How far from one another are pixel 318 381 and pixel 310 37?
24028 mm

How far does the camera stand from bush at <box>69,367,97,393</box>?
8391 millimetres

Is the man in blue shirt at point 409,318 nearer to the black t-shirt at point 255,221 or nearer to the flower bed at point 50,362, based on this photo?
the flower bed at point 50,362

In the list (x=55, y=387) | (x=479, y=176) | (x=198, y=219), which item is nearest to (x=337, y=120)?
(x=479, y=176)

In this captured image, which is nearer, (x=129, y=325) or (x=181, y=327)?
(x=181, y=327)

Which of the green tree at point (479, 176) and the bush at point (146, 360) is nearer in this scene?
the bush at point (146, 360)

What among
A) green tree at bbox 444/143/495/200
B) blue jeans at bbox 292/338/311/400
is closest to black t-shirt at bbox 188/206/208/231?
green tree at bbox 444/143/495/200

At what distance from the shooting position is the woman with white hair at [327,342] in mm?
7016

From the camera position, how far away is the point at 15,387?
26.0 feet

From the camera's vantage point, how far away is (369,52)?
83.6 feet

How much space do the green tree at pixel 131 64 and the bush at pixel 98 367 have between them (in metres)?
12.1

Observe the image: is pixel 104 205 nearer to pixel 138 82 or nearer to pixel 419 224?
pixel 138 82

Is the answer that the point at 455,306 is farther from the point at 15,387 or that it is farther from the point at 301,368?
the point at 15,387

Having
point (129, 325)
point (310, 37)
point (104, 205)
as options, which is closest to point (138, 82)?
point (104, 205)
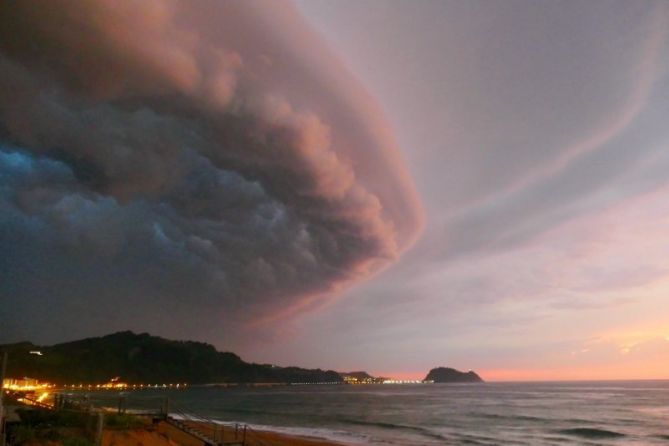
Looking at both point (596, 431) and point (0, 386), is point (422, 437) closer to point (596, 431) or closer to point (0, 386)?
point (596, 431)

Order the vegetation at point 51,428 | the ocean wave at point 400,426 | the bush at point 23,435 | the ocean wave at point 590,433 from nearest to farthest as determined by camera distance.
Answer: the bush at point 23,435 → the vegetation at point 51,428 → the ocean wave at point 400,426 → the ocean wave at point 590,433

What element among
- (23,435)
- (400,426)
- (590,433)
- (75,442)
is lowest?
(590,433)

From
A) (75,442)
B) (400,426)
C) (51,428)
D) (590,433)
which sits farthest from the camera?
(400,426)

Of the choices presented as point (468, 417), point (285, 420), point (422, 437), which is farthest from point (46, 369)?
point (422, 437)

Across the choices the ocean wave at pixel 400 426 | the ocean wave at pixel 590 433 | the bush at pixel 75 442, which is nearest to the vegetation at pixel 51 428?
the bush at pixel 75 442

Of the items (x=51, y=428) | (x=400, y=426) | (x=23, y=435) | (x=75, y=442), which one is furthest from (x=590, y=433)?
(x=23, y=435)

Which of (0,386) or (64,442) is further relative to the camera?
(64,442)

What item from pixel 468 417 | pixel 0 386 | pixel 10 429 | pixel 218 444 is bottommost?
pixel 468 417

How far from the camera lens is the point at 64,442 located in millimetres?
16859

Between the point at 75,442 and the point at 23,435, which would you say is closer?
the point at 75,442

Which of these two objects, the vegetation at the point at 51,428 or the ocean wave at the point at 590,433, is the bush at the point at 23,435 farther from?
the ocean wave at the point at 590,433

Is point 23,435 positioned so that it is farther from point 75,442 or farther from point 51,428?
point 51,428

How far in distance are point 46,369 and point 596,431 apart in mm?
204185

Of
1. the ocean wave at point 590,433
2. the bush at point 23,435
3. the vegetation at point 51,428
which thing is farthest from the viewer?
the ocean wave at point 590,433
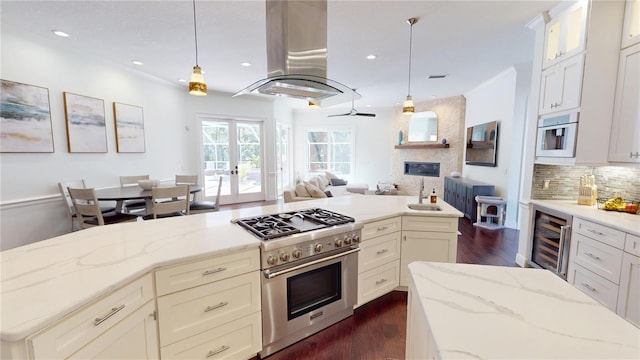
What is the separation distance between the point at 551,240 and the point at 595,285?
0.61 metres

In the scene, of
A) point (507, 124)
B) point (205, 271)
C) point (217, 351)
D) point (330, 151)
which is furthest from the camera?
point (330, 151)

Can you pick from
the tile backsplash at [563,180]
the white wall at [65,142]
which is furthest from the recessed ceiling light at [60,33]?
the tile backsplash at [563,180]

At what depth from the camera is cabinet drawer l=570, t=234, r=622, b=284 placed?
6.79 feet

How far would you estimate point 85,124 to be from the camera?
12.9 ft

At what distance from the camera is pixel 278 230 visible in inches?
71.4

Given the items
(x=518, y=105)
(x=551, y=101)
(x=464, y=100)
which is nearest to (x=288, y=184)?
(x=464, y=100)

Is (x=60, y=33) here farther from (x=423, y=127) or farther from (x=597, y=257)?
(x=423, y=127)

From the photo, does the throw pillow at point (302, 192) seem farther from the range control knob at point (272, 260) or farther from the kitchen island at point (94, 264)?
the range control knob at point (272, 260)

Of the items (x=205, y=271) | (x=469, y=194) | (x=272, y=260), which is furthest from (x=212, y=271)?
(x=469, y=194)

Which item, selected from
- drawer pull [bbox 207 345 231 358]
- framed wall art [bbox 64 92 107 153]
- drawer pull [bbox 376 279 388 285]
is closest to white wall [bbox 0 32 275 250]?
framed wall art [bbox 64 92 107 153]

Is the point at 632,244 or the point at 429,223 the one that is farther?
the point at 429,223

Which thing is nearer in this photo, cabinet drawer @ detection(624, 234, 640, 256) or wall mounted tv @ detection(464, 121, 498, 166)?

--------------------------------

§ Given problem
Rewrite all of the data with every "nearer" changed to "closer" and everything else left unchanged. Leave the pictures out.

§ Solution for this task
How far from one another are pixel 318 381 and pixel 310 37?
24028 mm

How far does the camera stand from bush at <box>69,367,97,393</box>?
8391 millimetres

Is the man in blue shirt at point 409,318 closer to the black t-shirt at point 255,221 or closer to the flower bed at point 50,362, based on this photo?
the flower bed at point 50,362

In the list (x=55, y=387) | (x=479, y=176) | (x=198, y=219), which item is nearest to (x=337, y=120)?
(x=479, y=176)

In this captured image, which is closer, (x=129, y=325) or (x=181, y=327)?
(x=181, y=327)

Which of the green tree at point (479, 176) and the bush at point (146, 360) is closer in this scene?
the bush at point (146, 360)

What among
A) green tree at bbox 444/143/495/200
B) blue jeans at bbox 292/338/311/400
is closest to black t-shirt at bbox 188/206/208/231?
green tree at bbox 444/143/495/200

At what distance from the shooting position is the woman with white hair at [327,342] in mm?
7016

From the camera position, how far away is the point at 15,387?
26.0 feet

From the camera's vantage point, how far away is (369,52)?
83.6 feet

How much space do the green tree at pixel 131 64 and the bush at pixel 98 367 have between them (in metres)?
12.1

Observe the image: is pixel 104 205 closer to pixel 138 82 or closer to pixel 419 224?
pixel 138 82

Is the answer that the point at 455,306 is farther from the point at 15,387 or that it is farther from the point at 301,368?
the point at 15,387

Having
point (129, 325)
point (310, 37)
point (104, 205)
as options, which is closest to point (138, 82)?
point (104, 205)
Looking at both point (596, 431) and point (0, 386), is point (422, 437) closer to point (596, 431) or closer to point (0, 386)?
point (596, 431)

Order the vegetation at point 51,428 | the ocean wave at point 400,426 | the bush at point 23,435 | the ocean wave at point 590,433 from nearest to farthest as determined by camera distance.
Answer: the bush at point 23,435 → the vegetation at point 51,428 → the ocean wave at point 400,426 → the ocean wave at point 590,433

What element among
- (23,435)
- (400,426)
- (590,433)
- (75,442)
is lowest?
(590,433)

From
A) (75,442)
B) (400,426)
C) (51,428)
D) (590,433)
which sits farthest from the camera?
(400,426)

Of the choices presented as point (468, 417), point (285, 420), point (422, 437), which is farthest from point (46, 369)?
point (422, 437)

Across the choices the ocean wave at pixel 400 426 | the ocean wave at pixel 590 433 | the bush at pixel 75 442, which is nearest to the vegetation at pixel 51 428?
the bush at pixel 75 442

Of the items (x=51, y=428) | (x=400, y=426) | (x=23, y=435) | (x=75, y=442), which one is furthest from (x=590, y=433)?
(x=23, y=435)

Which of (0,386) or (64,442) is further relative to the camera?
(64,442)

What item from pixel 468 417 | pixel 0 386 | pixel 10 429 | pixel 218 444 is bottommost?
pixel 468 417

How far from the camera lens is the point at 64,442 located in millimetres?
16859

Between the point at 75,442 and the point at 23,435, which would you say is closer?
the point at 75,442

Which of these two objects, the vegetation at the point at 51,428 or the ocean wave at the point at 590,433, is the bush at the point at 23,435 farther from?
the ocean wave at the point at 590,433

Is point 23,435 positioned so that it is farther from point 75,442 or farther from point 51,428?
point 51,428

How far in distance are point 46,369 and point 596,431 apart in mm?
204185

Of
1. the ocean wave at point 590,433
2. the bush at point 23,435
3. the vegetation at point 51,428
which thing is farthest from the viewer?
the ocean wave at point 590,433
What is the separation distance between the point at 551,240 and the point at 595,285?
0.61 metres

In the scene, of
A) point (507, 124)
B) point (205, 271)
C) point (217, 351)
D) point (330, 151)
which is furthest from the camera?
point (330, 151)

Can you pick from
the tile backsplash at [563,180]
the white wall at [65,142]
which is furthest from the recessed ceiling light at [60,33]?
the tile backsplash at [563,180]

At what depth from the camera is cabinet drawer l=570, t=234, r=622, b=284 placed?
6.79 feet

How far would you estimate point 85,124 to be from the camera?
12.9 ft

At what distance from the camera is pixel 278 230 visible in inches?
71.4

Given the items
(x=518, y=105)
(x=551, y=101)
(x=464, y=100)
which is nearest to (x=288, y=184)?
(x=464, y=100)

Is (x=60, y=33) here farther from (x=423, y=127) or farther from (x=597, y=257)?
(x=423, y=127)

From the photo, does the throw pillow at point (302, 192) seem farther from the range control knob at point (272, 260) or farther from the kitchen island at point (94, 264)?
the range control knob at point (272, 260)

Of the items (x=205, y=271) | (x=469, y=194) | (x=272, y=260), which is furthest from (x=212, y=271)?
(x=469, y=194)

Which item, selected from
- drawer pull [bbox 207 345 231 358]
- framed wall art [bbox 64 92 107 153]
- drawer pull [bbox 376 279 388 285]
is closest to white wall [bbox 0 32 275 250]?
framed wall art [bbox 64 92 107 153]

Is the point at 632,244 or the point at 429,223 the one that is farther?
the point at 429,223

Which thing is closer in this photo, cabinet drawer @ detection(624, 234, 640, 256) or wall mounted tv @ detection(464, 121, 498, 166)?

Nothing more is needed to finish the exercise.